__Exercise brief__. Read through the records. Copy each line that has the word "cache".

Source texts of formatted documents:
= Beginning of Section =

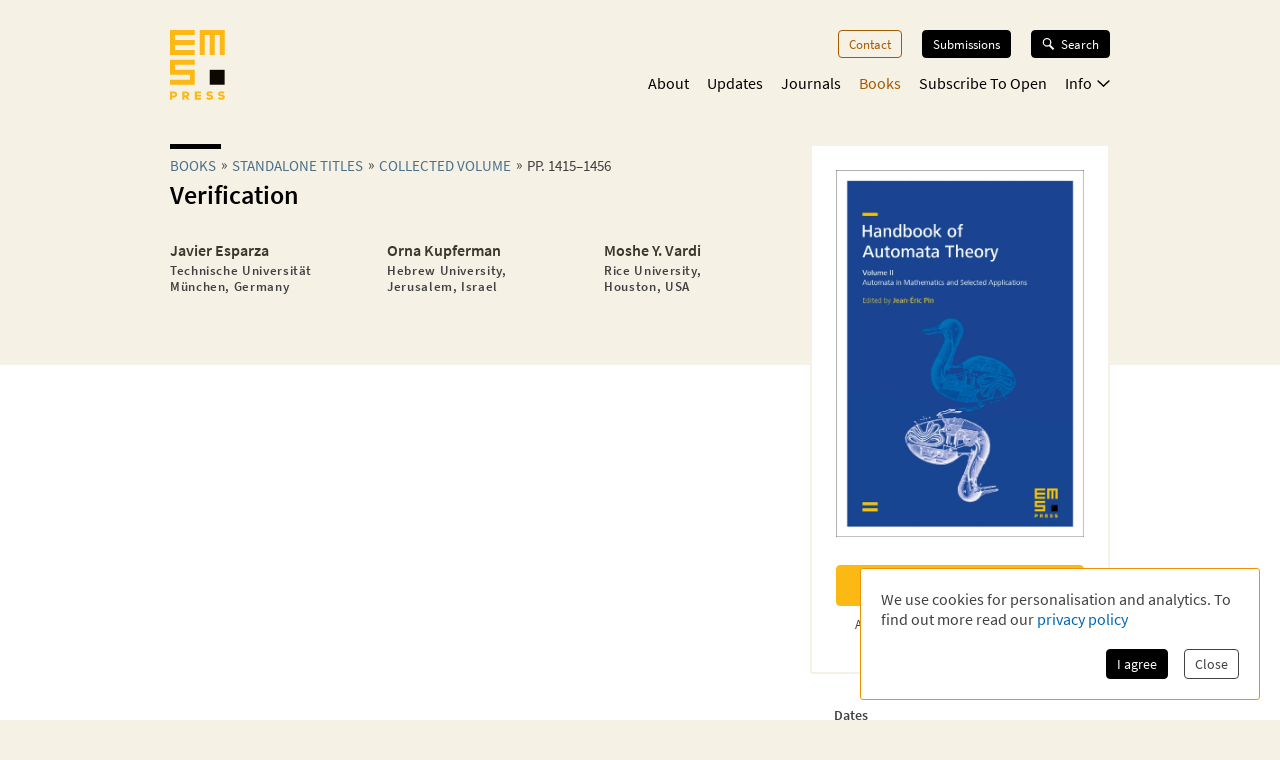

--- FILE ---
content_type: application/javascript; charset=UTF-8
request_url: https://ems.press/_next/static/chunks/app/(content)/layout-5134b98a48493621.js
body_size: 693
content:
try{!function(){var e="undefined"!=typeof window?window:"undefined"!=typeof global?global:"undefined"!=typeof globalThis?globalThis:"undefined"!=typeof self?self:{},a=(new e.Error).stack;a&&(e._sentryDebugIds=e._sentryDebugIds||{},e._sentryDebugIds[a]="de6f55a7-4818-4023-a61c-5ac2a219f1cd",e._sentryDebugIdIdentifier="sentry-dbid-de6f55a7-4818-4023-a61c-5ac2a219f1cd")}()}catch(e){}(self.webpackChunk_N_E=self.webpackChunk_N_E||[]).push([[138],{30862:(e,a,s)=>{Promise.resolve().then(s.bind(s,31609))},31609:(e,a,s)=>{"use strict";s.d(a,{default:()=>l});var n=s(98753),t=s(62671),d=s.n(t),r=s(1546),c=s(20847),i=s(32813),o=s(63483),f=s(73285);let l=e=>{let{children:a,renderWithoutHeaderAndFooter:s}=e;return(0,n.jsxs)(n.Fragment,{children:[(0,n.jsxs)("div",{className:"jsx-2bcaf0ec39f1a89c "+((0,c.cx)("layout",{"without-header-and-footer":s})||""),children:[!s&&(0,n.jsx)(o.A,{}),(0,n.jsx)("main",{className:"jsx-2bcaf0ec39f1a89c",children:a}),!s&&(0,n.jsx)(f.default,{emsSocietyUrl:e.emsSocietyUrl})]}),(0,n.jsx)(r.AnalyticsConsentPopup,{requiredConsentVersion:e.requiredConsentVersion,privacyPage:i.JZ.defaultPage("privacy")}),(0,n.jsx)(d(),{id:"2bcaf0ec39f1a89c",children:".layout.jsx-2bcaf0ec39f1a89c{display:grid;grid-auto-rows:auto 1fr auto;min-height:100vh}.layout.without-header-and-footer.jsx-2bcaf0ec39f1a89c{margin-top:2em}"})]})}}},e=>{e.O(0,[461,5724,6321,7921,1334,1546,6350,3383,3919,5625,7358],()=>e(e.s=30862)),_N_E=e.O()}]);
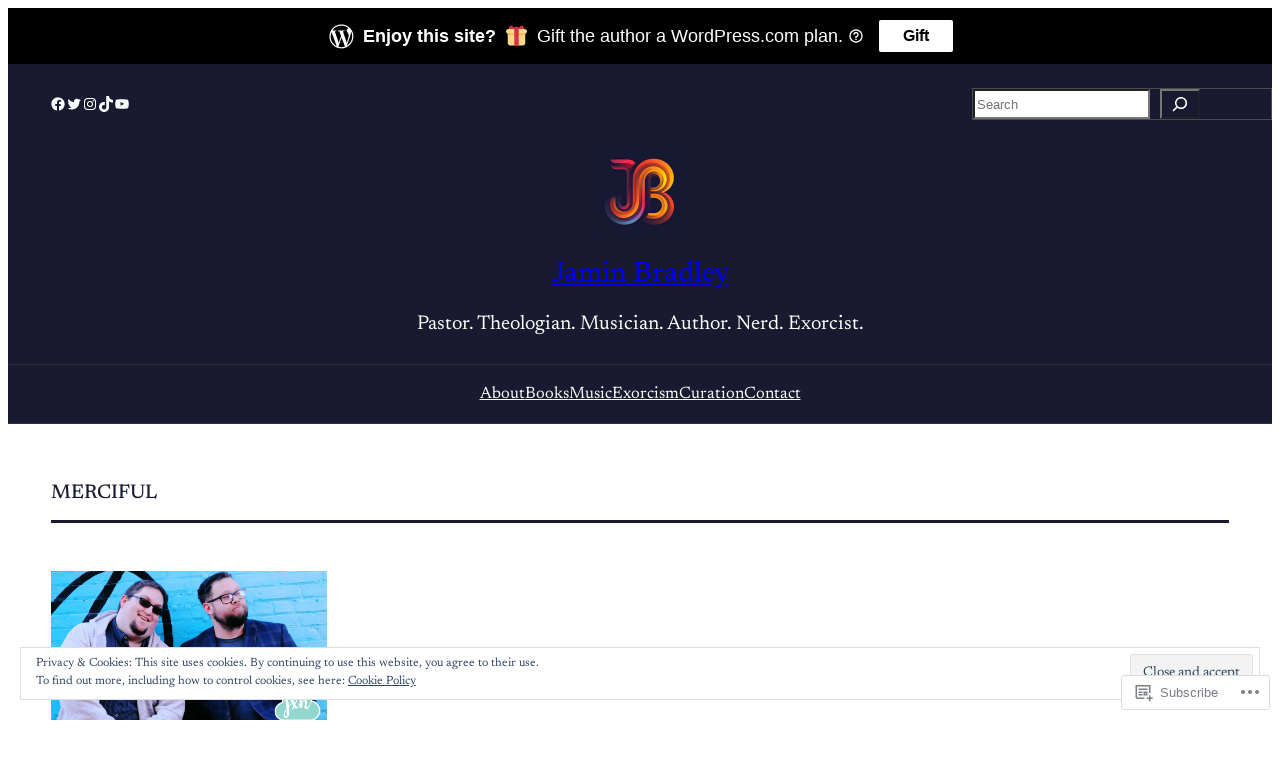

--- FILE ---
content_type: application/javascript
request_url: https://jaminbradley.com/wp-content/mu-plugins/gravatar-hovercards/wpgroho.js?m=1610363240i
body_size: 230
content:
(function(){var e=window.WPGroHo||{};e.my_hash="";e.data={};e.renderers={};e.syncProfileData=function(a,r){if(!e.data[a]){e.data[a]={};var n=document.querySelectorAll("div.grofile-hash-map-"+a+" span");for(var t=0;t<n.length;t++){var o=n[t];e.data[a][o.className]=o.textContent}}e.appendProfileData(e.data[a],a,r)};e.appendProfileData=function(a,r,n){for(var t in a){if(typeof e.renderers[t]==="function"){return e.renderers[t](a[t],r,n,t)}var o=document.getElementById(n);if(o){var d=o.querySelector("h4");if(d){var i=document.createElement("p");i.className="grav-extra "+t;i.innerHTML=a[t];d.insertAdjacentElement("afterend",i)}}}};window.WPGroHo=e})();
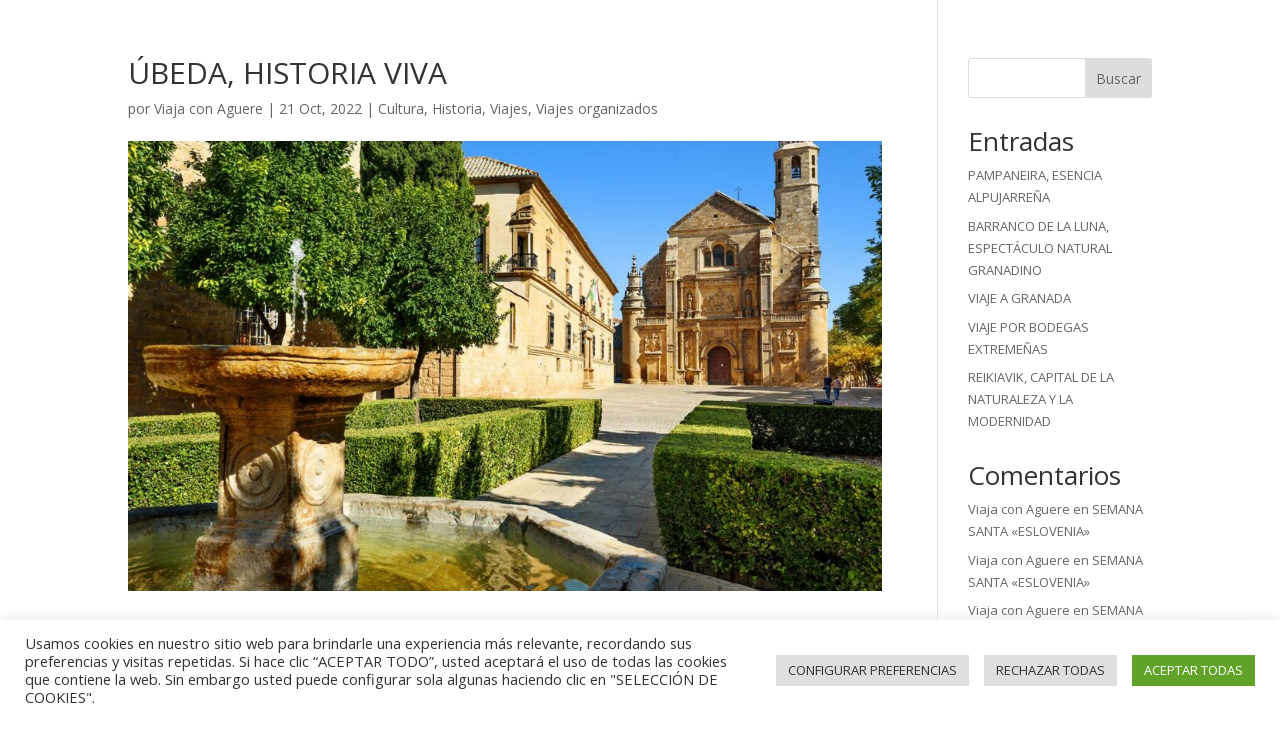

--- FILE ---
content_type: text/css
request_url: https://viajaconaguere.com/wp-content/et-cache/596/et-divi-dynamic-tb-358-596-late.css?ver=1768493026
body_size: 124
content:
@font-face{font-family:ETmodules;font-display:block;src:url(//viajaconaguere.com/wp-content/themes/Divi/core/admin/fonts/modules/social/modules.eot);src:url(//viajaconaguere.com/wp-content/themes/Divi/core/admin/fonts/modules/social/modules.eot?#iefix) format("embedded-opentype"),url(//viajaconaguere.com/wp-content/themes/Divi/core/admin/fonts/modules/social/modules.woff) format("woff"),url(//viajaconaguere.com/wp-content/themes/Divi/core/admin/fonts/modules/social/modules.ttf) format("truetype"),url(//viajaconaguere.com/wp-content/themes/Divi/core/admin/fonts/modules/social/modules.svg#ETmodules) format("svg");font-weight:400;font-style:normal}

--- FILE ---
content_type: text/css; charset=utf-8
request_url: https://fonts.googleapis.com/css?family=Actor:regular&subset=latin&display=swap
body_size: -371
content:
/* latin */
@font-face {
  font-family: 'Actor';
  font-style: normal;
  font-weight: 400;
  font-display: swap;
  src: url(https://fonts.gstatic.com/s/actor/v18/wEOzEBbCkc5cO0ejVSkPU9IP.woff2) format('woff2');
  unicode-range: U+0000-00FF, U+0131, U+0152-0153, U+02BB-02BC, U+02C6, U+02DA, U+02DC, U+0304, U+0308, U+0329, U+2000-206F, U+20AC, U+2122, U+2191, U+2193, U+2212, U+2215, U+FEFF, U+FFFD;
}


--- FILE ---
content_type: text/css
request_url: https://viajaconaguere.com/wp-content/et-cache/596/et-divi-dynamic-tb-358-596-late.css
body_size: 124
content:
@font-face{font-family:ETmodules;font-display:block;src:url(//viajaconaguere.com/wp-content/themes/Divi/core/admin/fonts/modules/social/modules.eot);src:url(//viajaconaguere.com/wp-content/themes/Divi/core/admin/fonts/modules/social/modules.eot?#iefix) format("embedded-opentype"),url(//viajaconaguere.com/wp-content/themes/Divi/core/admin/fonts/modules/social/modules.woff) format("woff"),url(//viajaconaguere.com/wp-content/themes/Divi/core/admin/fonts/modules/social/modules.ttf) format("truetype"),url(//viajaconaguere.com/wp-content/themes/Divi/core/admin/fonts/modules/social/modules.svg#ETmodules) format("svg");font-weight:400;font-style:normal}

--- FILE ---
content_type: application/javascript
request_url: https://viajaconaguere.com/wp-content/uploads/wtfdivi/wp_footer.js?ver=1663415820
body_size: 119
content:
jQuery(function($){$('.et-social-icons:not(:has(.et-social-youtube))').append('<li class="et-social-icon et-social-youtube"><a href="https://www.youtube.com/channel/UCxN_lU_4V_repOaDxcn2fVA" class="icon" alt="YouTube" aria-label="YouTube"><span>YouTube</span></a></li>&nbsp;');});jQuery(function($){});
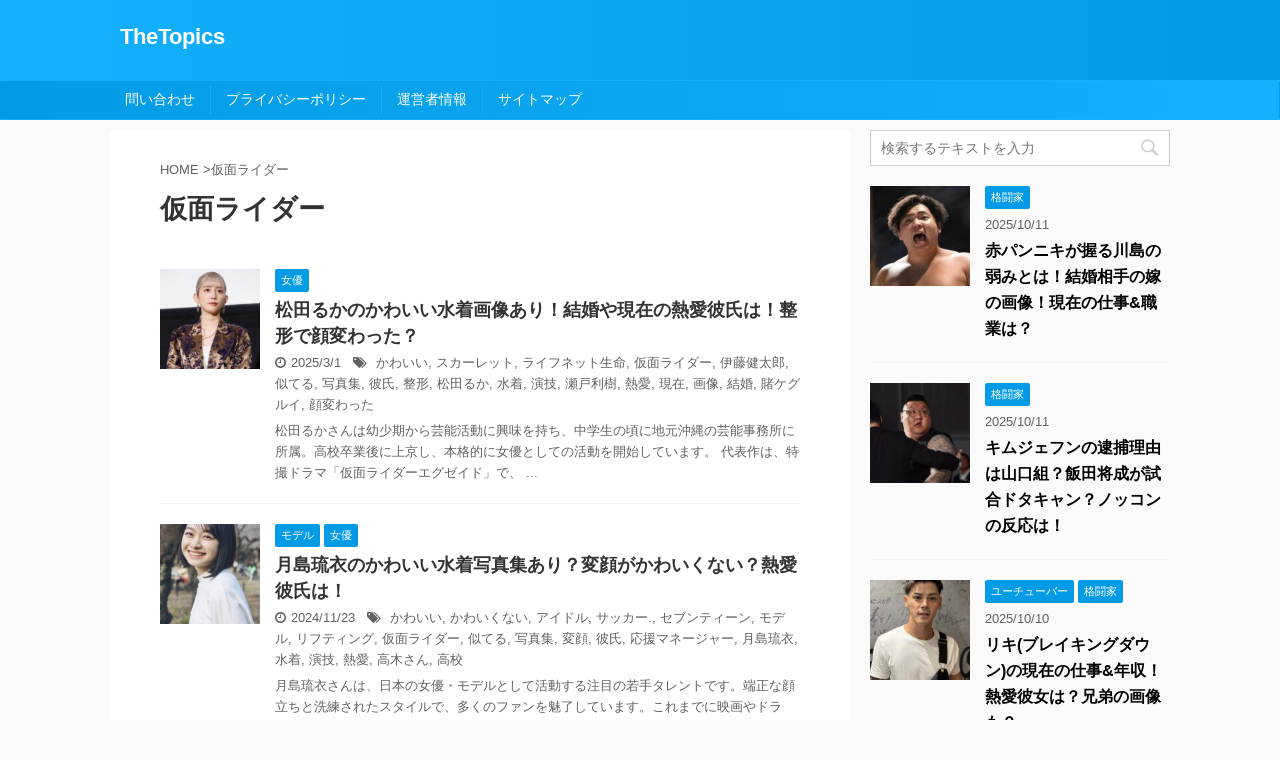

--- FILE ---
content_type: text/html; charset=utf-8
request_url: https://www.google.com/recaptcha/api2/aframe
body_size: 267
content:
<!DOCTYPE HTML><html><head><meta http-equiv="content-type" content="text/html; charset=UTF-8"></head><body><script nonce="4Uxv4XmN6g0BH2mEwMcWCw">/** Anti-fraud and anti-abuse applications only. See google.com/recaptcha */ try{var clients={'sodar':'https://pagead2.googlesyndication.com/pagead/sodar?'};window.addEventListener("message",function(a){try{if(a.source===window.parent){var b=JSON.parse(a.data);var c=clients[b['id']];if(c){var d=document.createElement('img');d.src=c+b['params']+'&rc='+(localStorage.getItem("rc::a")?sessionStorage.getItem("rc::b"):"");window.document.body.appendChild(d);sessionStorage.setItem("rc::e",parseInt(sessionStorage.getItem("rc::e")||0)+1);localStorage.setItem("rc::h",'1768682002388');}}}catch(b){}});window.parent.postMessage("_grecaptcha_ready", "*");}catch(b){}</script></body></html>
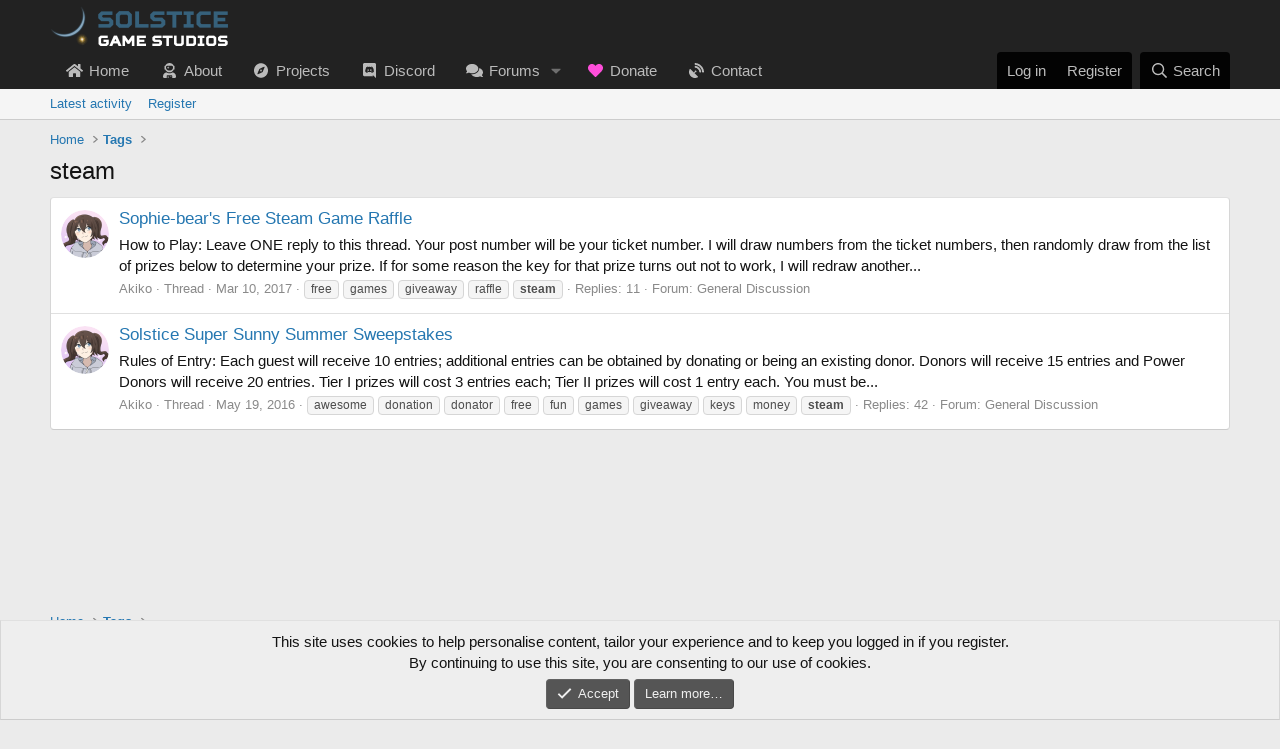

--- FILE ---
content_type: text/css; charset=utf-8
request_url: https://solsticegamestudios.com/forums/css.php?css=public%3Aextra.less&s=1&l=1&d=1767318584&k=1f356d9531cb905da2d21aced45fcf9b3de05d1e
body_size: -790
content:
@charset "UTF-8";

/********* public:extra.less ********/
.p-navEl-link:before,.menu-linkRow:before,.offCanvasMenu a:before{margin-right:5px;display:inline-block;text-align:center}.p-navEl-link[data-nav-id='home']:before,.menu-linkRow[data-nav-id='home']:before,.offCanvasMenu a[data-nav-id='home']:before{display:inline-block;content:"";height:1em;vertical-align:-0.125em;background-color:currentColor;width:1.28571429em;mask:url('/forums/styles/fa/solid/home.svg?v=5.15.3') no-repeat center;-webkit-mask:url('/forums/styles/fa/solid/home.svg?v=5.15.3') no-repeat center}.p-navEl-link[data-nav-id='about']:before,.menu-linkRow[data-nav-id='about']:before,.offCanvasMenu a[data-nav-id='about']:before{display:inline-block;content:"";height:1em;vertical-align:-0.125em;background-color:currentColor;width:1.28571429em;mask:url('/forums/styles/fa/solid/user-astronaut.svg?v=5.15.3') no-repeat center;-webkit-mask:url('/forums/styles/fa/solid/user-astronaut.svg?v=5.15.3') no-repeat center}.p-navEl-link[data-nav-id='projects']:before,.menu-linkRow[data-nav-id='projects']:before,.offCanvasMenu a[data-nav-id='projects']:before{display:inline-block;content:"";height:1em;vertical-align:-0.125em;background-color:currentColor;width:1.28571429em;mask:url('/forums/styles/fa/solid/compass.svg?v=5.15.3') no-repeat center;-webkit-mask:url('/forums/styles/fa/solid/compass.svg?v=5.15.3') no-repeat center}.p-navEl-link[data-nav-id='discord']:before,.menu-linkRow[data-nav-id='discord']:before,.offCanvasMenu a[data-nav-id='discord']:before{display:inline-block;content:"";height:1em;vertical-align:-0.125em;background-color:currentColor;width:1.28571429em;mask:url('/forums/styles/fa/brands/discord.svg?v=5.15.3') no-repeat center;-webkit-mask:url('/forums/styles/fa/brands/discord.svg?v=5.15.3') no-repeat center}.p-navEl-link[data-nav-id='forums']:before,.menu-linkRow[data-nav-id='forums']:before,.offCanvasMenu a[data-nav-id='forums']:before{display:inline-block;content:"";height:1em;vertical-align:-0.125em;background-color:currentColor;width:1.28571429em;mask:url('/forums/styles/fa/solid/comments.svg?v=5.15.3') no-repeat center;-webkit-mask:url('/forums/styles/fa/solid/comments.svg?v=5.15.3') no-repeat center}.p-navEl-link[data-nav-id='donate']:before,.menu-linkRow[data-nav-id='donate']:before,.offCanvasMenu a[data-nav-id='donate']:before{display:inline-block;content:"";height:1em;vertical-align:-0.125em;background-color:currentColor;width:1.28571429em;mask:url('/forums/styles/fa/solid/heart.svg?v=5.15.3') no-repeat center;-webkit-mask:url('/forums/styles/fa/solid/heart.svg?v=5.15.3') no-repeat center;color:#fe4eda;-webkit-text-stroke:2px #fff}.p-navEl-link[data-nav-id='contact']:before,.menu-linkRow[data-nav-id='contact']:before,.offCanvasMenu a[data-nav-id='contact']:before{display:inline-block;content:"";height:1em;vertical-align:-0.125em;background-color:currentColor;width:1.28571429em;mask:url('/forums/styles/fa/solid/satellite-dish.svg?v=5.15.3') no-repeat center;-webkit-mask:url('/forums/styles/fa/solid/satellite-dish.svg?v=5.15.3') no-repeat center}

= End of Section =

__Solution to the problem__.
request_url: https://viajaconaguere.com/wp-content/et-cache/596/et-divi-dynamic-tb-358-596-late.css?ver=1768493026
request_url: https://viajaconaguere.com/wp-content/et-cache/596/et-divi-dynamic-tb-358-596-late.css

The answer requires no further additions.